- Many writers do not understand the industry. Agent/editor blogs are tremendous resources for new authors just stepping into the publishing world. Everything a writer needs to know on how to be published is waiting to be accessed (see my post 'Do you know what you don't know?').
- Beginning writers can and do receive inaccurate (and often down-right bad) information from well-meaning-but-poorly-informed fellow writers on social networking sites or from self/subsidy-publishing companies attempting to lure authors to their 'services' by portraying themselves as traditional publishers (realize that all of their 'information' represent a conflict of interest). Any advice a writer receives should be checked against what successful people in the industry say (i.e., credible agents and editors). In addition, before proceeding with an agency or publisher, authors should research it on Preditors & Editors and Writer Beware.
- Writers can see into the mind of an agent or editor and perhaps discover what he or she is looking for in a query or manuscript. Let's face it, in this industry it is a challenge to get published. The burden is on you, the writer, to prove your worth to the agent/editor. Why not give yourself all the edge you can--by researching the agent, reading his blog, and following his query advice?
- Agent/editor blogs are a great place to network with said agents/editors and their readers (fellow writers). If you find a blog posting particularly helpful, leave a comment. If you have a question, leave a comment, then check back for the answer. Better yet, read other's comments and be a part of the already existing dialogue. Learn from your peers who are just as committed as you.
- Other writers are asking the same questions and the answers can often be found by regularly following the publishing blogs or by searching the blogs. [As an example of #5, how many of you children's book writers have wondered how to get your book to be included in the Scholastic Book Clubs? If I didn't subscribe to Editorial Anonymous' blog, I would have missed this valuable information.]
Remember, even if you have a full-time job, if you are pursuing publication for your manuscript, agents and editors are going to expect that you treat writing as your career (and rightfully so). They want to know that you have taken the time to understand the industry, even before you are a part of it. It shows them they can expect you to put the same hardwork and initiative into editing your manuscipt and promoting your book once it is in print. It does require a sacrifice of your time, but one that I have found very rewarding.
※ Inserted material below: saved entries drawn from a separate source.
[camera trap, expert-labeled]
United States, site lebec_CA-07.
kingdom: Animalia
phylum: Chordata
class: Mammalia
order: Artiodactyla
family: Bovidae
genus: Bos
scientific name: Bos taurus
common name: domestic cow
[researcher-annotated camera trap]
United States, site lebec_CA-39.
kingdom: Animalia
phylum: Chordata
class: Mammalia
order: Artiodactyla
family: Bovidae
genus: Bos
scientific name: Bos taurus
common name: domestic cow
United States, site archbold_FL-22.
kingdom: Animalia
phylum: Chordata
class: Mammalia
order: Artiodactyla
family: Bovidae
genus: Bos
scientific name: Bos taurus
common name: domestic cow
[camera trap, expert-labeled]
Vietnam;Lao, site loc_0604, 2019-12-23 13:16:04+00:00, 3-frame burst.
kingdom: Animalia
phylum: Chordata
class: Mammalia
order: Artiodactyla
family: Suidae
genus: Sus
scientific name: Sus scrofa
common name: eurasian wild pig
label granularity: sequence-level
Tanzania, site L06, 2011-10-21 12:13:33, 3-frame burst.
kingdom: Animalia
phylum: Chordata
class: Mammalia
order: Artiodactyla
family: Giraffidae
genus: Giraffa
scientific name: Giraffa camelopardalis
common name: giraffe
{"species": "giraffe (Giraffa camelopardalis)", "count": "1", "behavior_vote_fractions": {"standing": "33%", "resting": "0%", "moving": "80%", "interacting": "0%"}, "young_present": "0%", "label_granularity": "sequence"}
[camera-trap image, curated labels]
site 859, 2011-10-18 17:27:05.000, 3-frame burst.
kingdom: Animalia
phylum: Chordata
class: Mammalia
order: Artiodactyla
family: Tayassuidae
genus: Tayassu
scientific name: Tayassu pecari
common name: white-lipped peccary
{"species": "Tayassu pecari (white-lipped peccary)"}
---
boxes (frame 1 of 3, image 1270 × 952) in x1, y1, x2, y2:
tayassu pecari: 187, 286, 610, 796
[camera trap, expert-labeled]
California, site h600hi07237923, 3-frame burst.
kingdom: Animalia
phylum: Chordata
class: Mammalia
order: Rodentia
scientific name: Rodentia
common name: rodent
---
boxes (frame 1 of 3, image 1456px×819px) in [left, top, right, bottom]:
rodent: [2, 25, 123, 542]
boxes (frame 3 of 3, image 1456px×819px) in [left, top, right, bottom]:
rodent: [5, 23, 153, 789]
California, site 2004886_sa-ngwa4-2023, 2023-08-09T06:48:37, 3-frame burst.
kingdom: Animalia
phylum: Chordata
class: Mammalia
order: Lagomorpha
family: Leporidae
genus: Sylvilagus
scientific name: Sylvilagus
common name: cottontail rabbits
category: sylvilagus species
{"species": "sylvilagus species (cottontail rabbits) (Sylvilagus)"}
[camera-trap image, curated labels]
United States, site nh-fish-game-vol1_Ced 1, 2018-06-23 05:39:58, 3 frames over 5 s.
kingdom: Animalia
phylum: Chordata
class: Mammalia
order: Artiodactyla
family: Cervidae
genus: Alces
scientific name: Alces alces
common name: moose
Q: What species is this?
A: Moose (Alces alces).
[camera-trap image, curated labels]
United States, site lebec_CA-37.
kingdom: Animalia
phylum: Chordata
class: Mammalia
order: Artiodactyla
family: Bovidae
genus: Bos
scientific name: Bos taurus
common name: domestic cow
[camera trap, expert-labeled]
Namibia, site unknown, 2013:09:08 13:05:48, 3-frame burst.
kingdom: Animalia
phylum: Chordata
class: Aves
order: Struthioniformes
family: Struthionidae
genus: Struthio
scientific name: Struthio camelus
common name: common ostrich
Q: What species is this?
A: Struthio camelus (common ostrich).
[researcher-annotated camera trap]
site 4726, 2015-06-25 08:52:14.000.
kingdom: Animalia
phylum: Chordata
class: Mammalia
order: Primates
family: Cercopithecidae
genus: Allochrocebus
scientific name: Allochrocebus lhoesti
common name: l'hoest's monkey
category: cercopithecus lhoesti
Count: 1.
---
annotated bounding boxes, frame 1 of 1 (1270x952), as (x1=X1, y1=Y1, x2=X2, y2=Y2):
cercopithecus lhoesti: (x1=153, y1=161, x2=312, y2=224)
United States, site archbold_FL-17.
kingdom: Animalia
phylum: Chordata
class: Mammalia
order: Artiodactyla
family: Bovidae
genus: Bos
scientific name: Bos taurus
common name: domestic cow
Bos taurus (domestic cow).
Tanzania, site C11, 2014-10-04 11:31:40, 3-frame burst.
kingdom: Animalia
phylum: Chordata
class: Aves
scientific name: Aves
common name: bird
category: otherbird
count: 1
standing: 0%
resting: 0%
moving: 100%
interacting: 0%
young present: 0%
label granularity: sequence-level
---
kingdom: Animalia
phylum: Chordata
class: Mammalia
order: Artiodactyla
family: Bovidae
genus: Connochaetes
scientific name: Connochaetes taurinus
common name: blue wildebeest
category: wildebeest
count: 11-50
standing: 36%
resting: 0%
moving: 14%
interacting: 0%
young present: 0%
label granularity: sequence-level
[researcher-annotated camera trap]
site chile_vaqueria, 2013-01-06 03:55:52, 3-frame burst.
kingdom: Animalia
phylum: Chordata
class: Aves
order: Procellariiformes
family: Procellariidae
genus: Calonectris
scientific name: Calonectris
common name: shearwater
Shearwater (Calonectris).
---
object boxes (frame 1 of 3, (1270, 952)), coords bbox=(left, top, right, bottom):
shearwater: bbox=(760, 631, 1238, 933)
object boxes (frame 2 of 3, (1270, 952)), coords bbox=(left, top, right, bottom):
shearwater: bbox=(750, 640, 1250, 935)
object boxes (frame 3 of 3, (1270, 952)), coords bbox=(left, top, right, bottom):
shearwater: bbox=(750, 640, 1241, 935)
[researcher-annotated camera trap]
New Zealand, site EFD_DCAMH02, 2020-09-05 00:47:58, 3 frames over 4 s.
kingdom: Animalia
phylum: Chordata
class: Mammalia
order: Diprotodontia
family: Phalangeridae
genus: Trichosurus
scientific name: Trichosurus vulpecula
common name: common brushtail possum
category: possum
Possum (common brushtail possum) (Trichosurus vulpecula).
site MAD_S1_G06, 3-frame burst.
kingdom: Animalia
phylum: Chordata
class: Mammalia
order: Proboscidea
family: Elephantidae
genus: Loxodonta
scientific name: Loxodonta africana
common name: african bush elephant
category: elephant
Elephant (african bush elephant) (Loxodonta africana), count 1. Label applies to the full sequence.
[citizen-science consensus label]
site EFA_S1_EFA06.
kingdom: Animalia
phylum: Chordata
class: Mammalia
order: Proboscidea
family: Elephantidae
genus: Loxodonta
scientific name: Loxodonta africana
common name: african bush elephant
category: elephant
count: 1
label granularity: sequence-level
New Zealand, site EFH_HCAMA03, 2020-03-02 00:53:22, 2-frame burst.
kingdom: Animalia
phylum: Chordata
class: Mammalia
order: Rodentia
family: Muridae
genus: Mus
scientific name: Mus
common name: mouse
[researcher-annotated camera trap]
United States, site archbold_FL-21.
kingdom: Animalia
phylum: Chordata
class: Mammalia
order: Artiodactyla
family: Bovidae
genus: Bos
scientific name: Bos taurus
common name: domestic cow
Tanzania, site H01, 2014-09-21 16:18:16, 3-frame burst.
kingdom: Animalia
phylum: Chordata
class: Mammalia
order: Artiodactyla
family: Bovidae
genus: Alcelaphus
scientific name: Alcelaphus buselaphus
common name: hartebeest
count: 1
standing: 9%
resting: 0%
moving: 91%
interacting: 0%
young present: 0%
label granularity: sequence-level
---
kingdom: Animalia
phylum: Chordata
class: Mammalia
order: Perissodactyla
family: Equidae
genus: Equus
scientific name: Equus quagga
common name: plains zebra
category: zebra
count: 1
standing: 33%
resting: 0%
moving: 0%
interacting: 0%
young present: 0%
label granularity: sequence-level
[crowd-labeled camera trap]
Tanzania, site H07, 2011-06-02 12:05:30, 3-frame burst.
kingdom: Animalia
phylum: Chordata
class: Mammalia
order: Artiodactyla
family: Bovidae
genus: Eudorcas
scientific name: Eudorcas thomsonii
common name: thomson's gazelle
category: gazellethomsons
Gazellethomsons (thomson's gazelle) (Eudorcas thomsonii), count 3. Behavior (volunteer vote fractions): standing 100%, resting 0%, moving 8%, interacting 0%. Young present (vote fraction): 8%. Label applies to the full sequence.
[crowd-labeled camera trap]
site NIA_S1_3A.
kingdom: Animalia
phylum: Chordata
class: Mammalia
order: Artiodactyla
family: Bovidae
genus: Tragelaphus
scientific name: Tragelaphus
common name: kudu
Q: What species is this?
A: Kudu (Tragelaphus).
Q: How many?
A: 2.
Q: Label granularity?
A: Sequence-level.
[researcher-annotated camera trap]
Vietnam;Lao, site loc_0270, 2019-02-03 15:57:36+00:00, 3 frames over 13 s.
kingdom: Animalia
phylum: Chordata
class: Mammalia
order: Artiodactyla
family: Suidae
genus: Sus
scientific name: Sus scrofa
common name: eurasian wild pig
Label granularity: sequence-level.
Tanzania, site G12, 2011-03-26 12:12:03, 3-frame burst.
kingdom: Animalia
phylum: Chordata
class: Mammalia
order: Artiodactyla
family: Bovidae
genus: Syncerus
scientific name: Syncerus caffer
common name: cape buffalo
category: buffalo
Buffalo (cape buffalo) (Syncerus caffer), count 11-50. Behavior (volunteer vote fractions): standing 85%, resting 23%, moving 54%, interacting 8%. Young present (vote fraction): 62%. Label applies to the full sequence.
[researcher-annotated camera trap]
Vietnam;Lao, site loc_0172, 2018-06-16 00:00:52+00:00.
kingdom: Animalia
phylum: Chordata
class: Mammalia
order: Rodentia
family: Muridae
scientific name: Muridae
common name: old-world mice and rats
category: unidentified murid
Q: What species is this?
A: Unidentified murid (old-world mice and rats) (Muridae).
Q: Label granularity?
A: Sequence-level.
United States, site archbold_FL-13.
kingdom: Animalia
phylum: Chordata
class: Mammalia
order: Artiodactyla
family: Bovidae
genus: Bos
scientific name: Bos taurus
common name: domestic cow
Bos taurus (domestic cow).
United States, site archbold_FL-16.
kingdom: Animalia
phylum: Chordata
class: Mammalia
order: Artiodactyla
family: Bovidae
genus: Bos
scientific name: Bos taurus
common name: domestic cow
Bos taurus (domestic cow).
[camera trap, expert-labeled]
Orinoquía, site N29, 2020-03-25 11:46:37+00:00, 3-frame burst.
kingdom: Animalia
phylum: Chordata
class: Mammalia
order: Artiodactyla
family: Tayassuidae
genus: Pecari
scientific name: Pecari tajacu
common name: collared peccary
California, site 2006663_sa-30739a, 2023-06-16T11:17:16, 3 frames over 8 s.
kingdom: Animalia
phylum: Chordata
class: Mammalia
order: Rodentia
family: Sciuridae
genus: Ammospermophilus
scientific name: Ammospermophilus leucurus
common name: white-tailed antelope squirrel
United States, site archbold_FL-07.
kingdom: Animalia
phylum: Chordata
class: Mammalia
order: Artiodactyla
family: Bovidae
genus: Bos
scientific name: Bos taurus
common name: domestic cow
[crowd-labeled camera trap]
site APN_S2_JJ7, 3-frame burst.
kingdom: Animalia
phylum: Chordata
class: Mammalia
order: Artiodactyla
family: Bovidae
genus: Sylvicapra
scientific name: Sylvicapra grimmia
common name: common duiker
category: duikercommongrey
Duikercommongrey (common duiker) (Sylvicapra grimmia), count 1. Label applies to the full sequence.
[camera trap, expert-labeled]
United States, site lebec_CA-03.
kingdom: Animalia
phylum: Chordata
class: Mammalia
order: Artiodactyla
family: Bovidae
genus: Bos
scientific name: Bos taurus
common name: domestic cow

One final word of caution: do not go off the deep end and spend so much time blogging that you sacrifice the time that should be spent honing your craft. Balance is key.
UPDATE (03/16/09): Literary agent, Jennifer Jackson, also chimed in on this topic. See her regular blog series 'Letters from the Query Wars' on the importance of doing your homework. Also, published author Justine Larbalestier offered her experience on why writers need to know and follow agents' individual rules and submission requirements, which are usually posted on agents' websites and blogs.
UPDATE (03/28/09): The Guide to Literary Agents Editor's Blog posted their Top 5 Agent Blogs to Follow. I have to admit, they chose well. I personally follow four of the five blogs and the fifth I have visited from time to time. If you are looking for a place to start, here it is!
Also, when you feel confident enough to contribute to the literary dialogue on the agent/editor blogs, Grammar Girl has some excellent advice on how to write a great blog comment--definitely a must read post.